Now, we want to see how many people watched each of these movies. This of course will affect the ratinngs.
seen_set = star_wars.iloc[:,3:9].sum()
seen_set
seen_set.plot.barh(rot=0,color='blue',title='Viewer Count Per Star Wars Movie')
Well, well well. It appears the two most popular movies are also the most watched. It is a common trend for most star wars fans to prefer the older movies.
So we want to see the differences between male and female opinions from the same data.

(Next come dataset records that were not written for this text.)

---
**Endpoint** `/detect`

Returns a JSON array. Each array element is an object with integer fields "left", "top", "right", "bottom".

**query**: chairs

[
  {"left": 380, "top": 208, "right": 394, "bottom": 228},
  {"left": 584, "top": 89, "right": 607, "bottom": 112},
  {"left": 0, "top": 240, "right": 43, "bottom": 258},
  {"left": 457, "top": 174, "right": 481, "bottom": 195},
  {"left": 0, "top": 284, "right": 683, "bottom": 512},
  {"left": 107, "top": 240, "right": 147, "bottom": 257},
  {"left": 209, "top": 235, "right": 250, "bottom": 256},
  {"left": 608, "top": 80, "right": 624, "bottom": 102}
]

Let's split them up.
males = star_wars[star_wars["Gender"] == "Male"]
females = star_wars[star_wars["Gender"] == "Female"]

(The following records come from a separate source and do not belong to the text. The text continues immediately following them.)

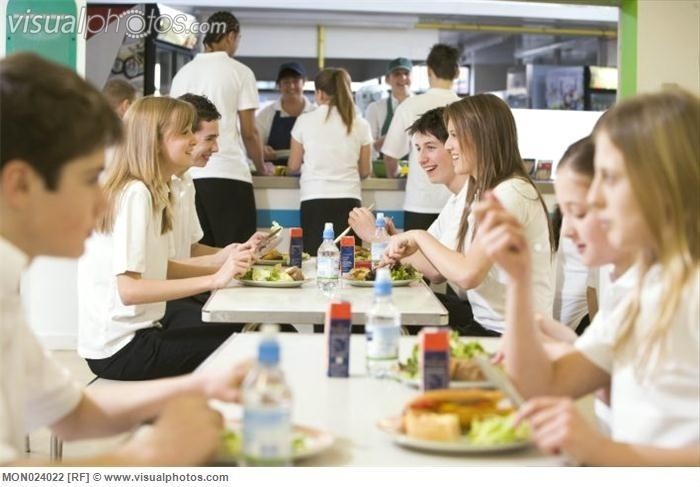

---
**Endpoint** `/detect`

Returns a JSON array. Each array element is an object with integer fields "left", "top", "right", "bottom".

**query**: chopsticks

[{"left": 333, "top": 202, "right": 376, "bottom": 243}]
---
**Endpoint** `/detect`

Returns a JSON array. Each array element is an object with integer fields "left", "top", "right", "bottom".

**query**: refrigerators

[{"left": 0, "top": 0, "right": 201, "bottom": 108}]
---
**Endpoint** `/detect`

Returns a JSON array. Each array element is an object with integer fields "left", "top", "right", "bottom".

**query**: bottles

[
  {"left": 362, "top": 267, "right": 405, "bottom": 374},
  {"left": 236, "top": 336, "right": 300, "bottom": 467},
  {"left": 314, "top": 221, "right": 341, "bottom": 293},
  {"left": 370, "top": 213, "right": 394, "bottom": 276}
]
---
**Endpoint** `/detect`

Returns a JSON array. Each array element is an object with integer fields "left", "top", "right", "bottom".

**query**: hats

[
  {"left": 386, "top": 58, "right": 412, "bottom": 75},
  {"left": 203, "top": 13, "right": 240, "bottom": 44},
  {"left": 278, "top": 62, "right": 305, "bottom": 77}
]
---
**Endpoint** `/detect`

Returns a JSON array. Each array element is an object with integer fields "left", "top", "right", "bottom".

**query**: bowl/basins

[{"left": 370, "top": 159, "right": 409, "bottom": 178}]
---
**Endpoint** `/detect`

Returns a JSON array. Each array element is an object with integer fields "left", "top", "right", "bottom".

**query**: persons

[{"left": 1, "top": 13, "right": 699, "bottom": 468}]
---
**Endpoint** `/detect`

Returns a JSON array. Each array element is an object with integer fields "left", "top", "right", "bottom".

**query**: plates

males.iloc[:,3:9].sum().plot(kind='barh',rot=0,color='blue',title='Male Viewer Count Per Star Wars Movie')
females.iloc[:,3:9].sum().plot(kind='barh',rot=0,color='blue',title='Female Viewer Count Per Star Wars Movie')
males.iloc[:,9:15].mean().plot.barh(rot=0,color='blue',title='Male Average Ranking Per Star Wars Movie')
females.iloc[:,9:15].mean().plot.barh(rot=0,color='blue',title='Female Average Ranking Per Star Wars Movie')
len(males)
len(females)
star_wars['Gender'].value_counts()
In the code above, i just wanted to check how many men vs women filled the survey. Curious.
From analyzing the bar graphs, we can see that, by a close margin in views, Star Wars: Episode V The Empire Strikes Bacm is the most viwed and highest ranked movie of the star wars franchise among males AND Females.